Two Mexican Nationals Sentenced to a Combined 14 Years in Federal Prison for Roles in Money Laundering Conspiracy

AUG 22 (PHOENIX)-- On August 20, 2012, Oscar Rafael Zamudio-Duran, 34, of Culiacan, Sinaloa, Mexico, and Jose Fernando Zamudio-Cervantes, 36, of Tijuana, Baja California, Mexico, were sentenced by U.S. District Judge Neil V. Wake for their roles in a Phoenix area money laundering conspiracy. Zamudio-Duran was sentenced to 108 months in prison and Zamudio-Cervantes was sentenced to 60 months in prison. Both men had previously pleaded guilty to conspiracy to commit money laundering.

“For drug traffickers, it’s all about the money,” said DEA Special Agent in Charge Doug Coleman. “To decimate the drug trade, we are following drug money back to its source, targeting the laundering networks, and eliminating the profits that fuel drug trafficking organizations. DEA and our law enforcement partners are working shoulder to shoulder to take apart drug cartels by bankrupting them and putting them behind bars.”

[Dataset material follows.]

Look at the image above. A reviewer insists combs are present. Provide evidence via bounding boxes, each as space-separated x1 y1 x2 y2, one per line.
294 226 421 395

“Drug trafficking organizations cannot function without the proceeds that flow from their criminal enterprises,” said U.S. Attorney John S. Leonardo. “The U.S. Attorney’s Office will continue to work with our partners in law enforcement not only to combat drug trafficking, but also to confiscate the proceeds that allow drug trafficking organizations to continue their operations.”

“Cooperation between local and federal agencies is crucial in dismantling sophisticated drug trafficking organizations.  IRS-CI contributes the financial investigators and expertise that is critical in proving money laundering charges,” said Dawn Mertz, Special Agent in Charge of the Phoenix Field Office of Internal Revenue Service, Criminal Investigation.

According to the plea agreements, both men lived and worked at a stash house in Phoenix that was used by a controlled substances smuggling organization. Ledgers that tracked the amount of money taken in and shipped out were kept at the stash house. At one point, a cooler that contained over $219,000 in U.S. currency, which represented proceeds of controlled substances trafficking, was buried in the backyard of the stash house. An additional $9,931 in U.S. currency was located inside the house. All of the currency was intended to be used by the drug trafficking organization to promote the continued carrying on of the distribution and sale of controlled substances.

The investigation of the case was conducted by the Drug Enforcement Administration and Internal Revenue Service - Criminal Investigation. The prosecution was handled by Karen S. McDonald, Assistant U.S. Attorney, District of Arizona, Phoenix.